The expected output is every line below, reproduced exactly.

Extracted records
★ ★ ★

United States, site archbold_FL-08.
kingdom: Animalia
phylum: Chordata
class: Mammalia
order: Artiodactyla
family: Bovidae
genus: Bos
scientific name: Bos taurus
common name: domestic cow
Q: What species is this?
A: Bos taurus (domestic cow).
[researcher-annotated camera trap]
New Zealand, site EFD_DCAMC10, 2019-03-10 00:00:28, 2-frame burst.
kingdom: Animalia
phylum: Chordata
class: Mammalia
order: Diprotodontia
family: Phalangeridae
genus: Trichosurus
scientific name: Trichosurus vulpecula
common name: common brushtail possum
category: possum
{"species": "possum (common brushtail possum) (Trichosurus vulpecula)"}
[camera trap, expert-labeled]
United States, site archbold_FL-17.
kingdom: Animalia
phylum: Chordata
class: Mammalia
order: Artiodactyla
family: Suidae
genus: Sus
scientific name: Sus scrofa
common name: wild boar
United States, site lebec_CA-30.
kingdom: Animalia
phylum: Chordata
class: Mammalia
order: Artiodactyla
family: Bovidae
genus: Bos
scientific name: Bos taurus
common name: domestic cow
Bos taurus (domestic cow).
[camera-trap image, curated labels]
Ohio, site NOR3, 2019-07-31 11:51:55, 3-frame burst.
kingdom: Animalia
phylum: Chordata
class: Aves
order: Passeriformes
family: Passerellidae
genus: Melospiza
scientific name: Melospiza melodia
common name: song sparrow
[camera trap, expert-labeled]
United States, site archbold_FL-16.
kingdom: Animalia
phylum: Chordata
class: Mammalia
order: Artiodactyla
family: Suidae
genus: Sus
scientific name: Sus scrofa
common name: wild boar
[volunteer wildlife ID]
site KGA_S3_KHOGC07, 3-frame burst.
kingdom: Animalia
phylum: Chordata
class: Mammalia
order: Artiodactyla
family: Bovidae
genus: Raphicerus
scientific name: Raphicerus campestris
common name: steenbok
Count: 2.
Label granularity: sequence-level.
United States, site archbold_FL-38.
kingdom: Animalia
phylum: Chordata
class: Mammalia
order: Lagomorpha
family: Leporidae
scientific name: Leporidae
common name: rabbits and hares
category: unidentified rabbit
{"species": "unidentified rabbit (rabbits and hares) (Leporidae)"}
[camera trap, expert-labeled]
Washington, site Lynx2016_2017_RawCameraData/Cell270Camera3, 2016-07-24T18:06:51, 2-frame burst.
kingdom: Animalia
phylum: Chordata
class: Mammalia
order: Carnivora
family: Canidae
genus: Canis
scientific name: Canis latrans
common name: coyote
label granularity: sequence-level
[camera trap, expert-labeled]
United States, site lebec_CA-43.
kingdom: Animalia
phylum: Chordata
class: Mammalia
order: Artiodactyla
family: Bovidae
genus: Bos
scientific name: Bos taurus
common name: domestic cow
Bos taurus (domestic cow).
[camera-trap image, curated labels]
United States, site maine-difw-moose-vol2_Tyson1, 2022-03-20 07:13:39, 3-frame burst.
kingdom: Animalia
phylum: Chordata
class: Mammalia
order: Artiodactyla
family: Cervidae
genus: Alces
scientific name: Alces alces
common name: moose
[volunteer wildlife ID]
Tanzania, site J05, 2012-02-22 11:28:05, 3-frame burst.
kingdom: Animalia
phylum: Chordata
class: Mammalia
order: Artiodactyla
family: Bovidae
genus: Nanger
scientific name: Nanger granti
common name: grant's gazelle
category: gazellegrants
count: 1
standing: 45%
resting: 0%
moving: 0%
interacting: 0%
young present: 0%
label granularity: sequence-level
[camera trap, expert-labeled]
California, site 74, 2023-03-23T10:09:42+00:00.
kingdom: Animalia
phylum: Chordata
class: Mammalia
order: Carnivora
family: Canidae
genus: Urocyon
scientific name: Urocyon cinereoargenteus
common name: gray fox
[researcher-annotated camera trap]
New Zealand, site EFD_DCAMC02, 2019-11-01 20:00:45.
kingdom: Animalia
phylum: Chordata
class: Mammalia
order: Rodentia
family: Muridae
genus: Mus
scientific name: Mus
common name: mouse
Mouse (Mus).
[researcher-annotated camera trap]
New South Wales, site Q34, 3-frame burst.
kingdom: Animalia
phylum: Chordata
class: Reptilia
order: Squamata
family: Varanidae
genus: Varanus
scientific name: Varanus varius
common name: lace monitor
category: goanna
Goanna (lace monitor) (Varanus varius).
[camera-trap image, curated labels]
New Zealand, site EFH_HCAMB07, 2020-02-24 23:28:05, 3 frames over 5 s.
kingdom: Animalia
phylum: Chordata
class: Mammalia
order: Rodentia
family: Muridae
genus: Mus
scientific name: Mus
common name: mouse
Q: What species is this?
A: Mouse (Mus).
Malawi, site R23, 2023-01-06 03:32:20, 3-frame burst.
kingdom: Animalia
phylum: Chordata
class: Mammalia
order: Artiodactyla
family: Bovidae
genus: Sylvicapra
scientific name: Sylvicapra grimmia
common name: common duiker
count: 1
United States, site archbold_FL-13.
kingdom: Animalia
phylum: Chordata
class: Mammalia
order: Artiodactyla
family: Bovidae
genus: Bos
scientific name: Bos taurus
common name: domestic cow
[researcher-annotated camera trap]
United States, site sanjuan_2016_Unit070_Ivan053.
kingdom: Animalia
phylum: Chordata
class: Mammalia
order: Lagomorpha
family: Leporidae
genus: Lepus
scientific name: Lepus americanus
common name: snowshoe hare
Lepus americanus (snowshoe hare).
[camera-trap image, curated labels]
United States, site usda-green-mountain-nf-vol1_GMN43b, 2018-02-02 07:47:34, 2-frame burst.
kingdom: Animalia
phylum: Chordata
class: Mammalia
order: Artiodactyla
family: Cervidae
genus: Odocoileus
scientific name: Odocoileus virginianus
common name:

★ ★ ★

Reply
United States, site archbold_FL-08.
kingdom: Animalia
phylum: Chordata
class: Mammalia
order: Artiodactyla
family: Bovidae
genus: Bos
scientific name: Bos taurus
common name: domestic cow
Q: What species is this?
A: Bos taurus (domestic cow).
[researcher-annotated camera trap]
New Zealand, site EFD_DCAMC10, 2019-03-10 00:00:28, 2-frame burst.
kingdom: Animalia
phylum: Chordata
class: Mammalia
order: Diprotodontia
family: Phalangeridae
genus: Trichosurus
scientific name: Trichosurus vulpecula
common name: common brushtail possum
category: possum
{"species": "possum (common brushtail possum) (Trichosurus vulpecula)"}
[camera trap, expert-labeled]
United States, site archbold_FL-17.
kingdom: Animalia
phylum: Chordata
class: Mammalia
order: Artiodactyla
family: Suidae
genus: Sus
scientific name: Sus scrofa
common name: wild boar
United States, site lebec_CA-30.
kingdom: Animalia
phylum: Chordata
class: Mammalia
order: Artiodactyla
family: Bovidae
genus: Bos
scientific name: Bos taurus
common name: domestic cow
Bos taurus (domestic cow).
[camera-trap image, curated labels]
Ohio, site NOR3, 2019-07-31 11:51:55, 3-frame burst.
kingdom: Animalia
phylum: Chordata
class: Aves
order: Passeriformes
family: Passerellidae
genus: Melospiza
scientific name: Melospiza melodia
common name: song sparrow
[camera trap, expert-labeled]
United States, site archbold_FL-16.
kingdom: Animalia
phylum: Chordata
class: Mammalia
order: Artiodactyla
family: Suidae
genus: Sus
scientific name: Sus scrofa
common name: wild boar
[volunteer wildlife ID]
site KGA_S3_KHOGC07, 3-frame burst.
kingdom: Animalia
phylum: Chordata
class: Mammalia
order: Artiodactyla
family: Bovidae
genus: Raphicerus
scientific name: Raphicerus campestris
common name: steenbok
Count: 2.
Label granularity: sequence-level.
United States, site archbold_FL-38.
kingdom: Animalia
phylum: Chordata
class: Mammalia
order: Lagomorpha
family: Leporidae
scientific name: Leporidae
common name: rabbits and hares
category: unidentified rabbit
{"species": "unidentified rabbit (rabbits and hares) (Leporidae)"}
[camera trap, expert-labeled]
Washington, site Lynx2016_2017_RawCameraData/Cell270Camera3, 2016-07-24T18:06:51, 2-frame burst.
kingdom: Animalia
phylum: Chordata
class: Mammalia
order: Carnivora
family: Canidae
genus: Canis
scientific name: Canis latrans
common name: coyote
label granularity: sequence-level
[camera trap, expert-labeled]
United States, site lebec_CA-43.
kingdom: Animalia
phylum: Chordata
class: Mammalia
order: Artiodactyla
family: Bovidae
genus: Bos
scientific name: Bos taurus
common name: domestic cow
Bos taurus (domestic cow).
[camera-trap image, curated labels]
United States, site maine-difw-moose-vol2_Tyson1, 2022-03-20 07:13:39, 3-frame burst.
kingdom: Animalia
phylum: Chordata
class: Mammalia
order: Artiodactyla
family: Cervidae
genus: Alces
scientific name: Alces alces
common name: moose
[volunteer wildlife ID]
Tanzania, site J05, 2012-02-22 11:28:05, 3-frame burst.
kingdom: Animalia
phylum: Chordata
class: Mammalia
order: Artiodactyla
family: Bovidae
genus: Nanger
scientific name: Nanger granti
common name: grant's gazelle
category: gazellegrants
count: 1
standing: 45%
resting: 0%
moving: 0%
interacting: 0%
young present: 0%
label granularity: sequence-level
[camera trap, expert-labeled]
California, site 74, 2023-03-23T10:09:42+00:00.
kingdom: Animalia
phylum: Chordata
class: Mammalia
order: Carnivora
family: Canidae
genus: Urocyon
scientific name: Urocyon cinereoargenteus
common name: gray fox
[researcher-annotated camera trap]
New Zealand, site EFD_DCAMC02, 2019-11-01 20:00:45.
kingdom: Animalia
phylum: Chordata
class: Mammalia
order: Rodentia
family: Muridae
genus: Mus
scientific name: Mus
common name: mouse
Mouse (Mus).
[researcher-annotated camera trap]
New South Wales, site Q34, 3-frame burst.
kingdom: Animalia
phylum: Chordata
class: Reptilia
order: Squamata
family: Varanidae
genus: Varanus
scientific name: Varanus varius
common name: lace monitor
category: goanna
Goanna (lace monitor) (Varanus varius).
[camera-trap image, curated labels]
New Zealand, site EFH_HCAMB07, 2020-02-24 23:28:05, 3 frames over 5 s.
kingdom: Animalia
phylum: Chordata
class: Mammalia
order: Rodentia
family: Muridae
genus: Mus
scientific name: Mus
common name: mouse
Q: What species is this?
A: Mouse (Mus).
Malawi, site R23, 2023-01-06 03:32:20, 3-frame burst.
kingdom: Animalia
phylum: Chordata
class: Mammalia
order: Artiodactyla
family: Bovidae
genus: Sylvicapra
scientific name: Sylvicapra grimmia
common name: common duiker
count: 1
United States, site archbold_FL-13.
kingdom: Animalia
phylum: Chordata
class: Mammalia
order: Artiodactyla
family: Bovidae
genus: Bos
scientific name: Bos taurus
common name: domestic cow
[researcher-annotated camera trap]
United States, site sanjuan_2016_Unit070_Ivan053.
kingdom: Animalia
phylum: Chordata
class: Mammalia
order: Lagomorpha
family: Leporidae
genus: Lepus
scientific name: Lepus americanus
common name: snowshoe hare
Lepus americanus (snowshoe hare).
[camera-trap image, curated labels]
United States, site usda-green-mountain-nf-vol1_GMN43b, 2018-02-02 07:47:34, 2-frame burst.
kingdom: Animalia
phylum: Chordata
class: Mammalia
order: Artiodactyla
family: Cervidae
genus: Odocoileus
scientific name: Odocoileus virginianus
common name:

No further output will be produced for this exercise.